The idea of a "Dollar price of gold" is a mistaken idea, although universally shared. Just as mistaken as the idea that the Sun revolves around the Earth.
Gold is the most highly demanded of all things in this world. Every single gram of gold in the world is owned by someone - either directly as personal property, or through legal participation in Funds owning gold.
Ownership implies demand. You are exercising Demand for everything that you own: if you are not exercising Demand for something, you get rid of it; either you sell it, or give it away, or throw it away.
We are told that there are about 175,000 tons of gold in the world. (There may be quite a bit more, according to some thinkers.) Demand for gold is unflagging and every gram of gold that is produced finds a willing and immediate buyer.
There can never be an over-supply of gold, and only gold enjoys such demand. Gold is the Sun at the center of the monetary universe, and all other currencies are sailing around it.

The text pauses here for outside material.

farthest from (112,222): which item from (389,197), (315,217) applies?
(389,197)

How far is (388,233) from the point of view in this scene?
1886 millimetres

The true concept is the price of the dollar in gold. How many grams of gold will purchase a dollar? The gram weight of gold which is needed to purchase a dollar is the price of the dollar.
Graph a) shows the yearly maximum and minimum prices of the dollar from 1970 through August 14, 2015. Graph b) goes into more detail, showing the prices of the dollar from 2001 to August 14, 2015. The prices shown are in grams.
Up until 1933, the price of the dollar was 1.505 grams of gold. In 1933, Roosevelt and Treasury Secretary Morgenthau decided that the dollar had to be devalued to rescue the US financial system, and lowered its price to 0.889 grams of gold.
There the price of the dollar stood, until 44 years ago, when on August 15, 1971, President Nixon decided to "temporarily" suspend delivery of gold to Central Banks of the world, who had been promised gold against the presentation of dollars priced at 0.889 grams of gold. The "temporary" suspension has been in effect since then.
The market had already doubted, for several years, that the price of the dollar could be maintained at the high price of 0.889 grams of gold, before events forced Nixon's hand; as our graph shows, there was already in existence a difference between the maximum and minimum prices of the dollar, prior to Nixon's action.
What Nixon should have done, but didn't do, was to lower the price of the dollar. Instead of accepting that the dollar had to have a lower price, he simply stopped delivering gold for high-price dollars, period.
As of August 14, 2015, the price of a dollar amounts to a flyspeck of gold: 0.0278 grams of gold. That's 2.78 hundredths of a gram.
The dollar, like all fiat currencies through the ages, is on its way to meeting its doom: the moment when no one will want to spend even a flyspeck of gold on purchasing a dollar.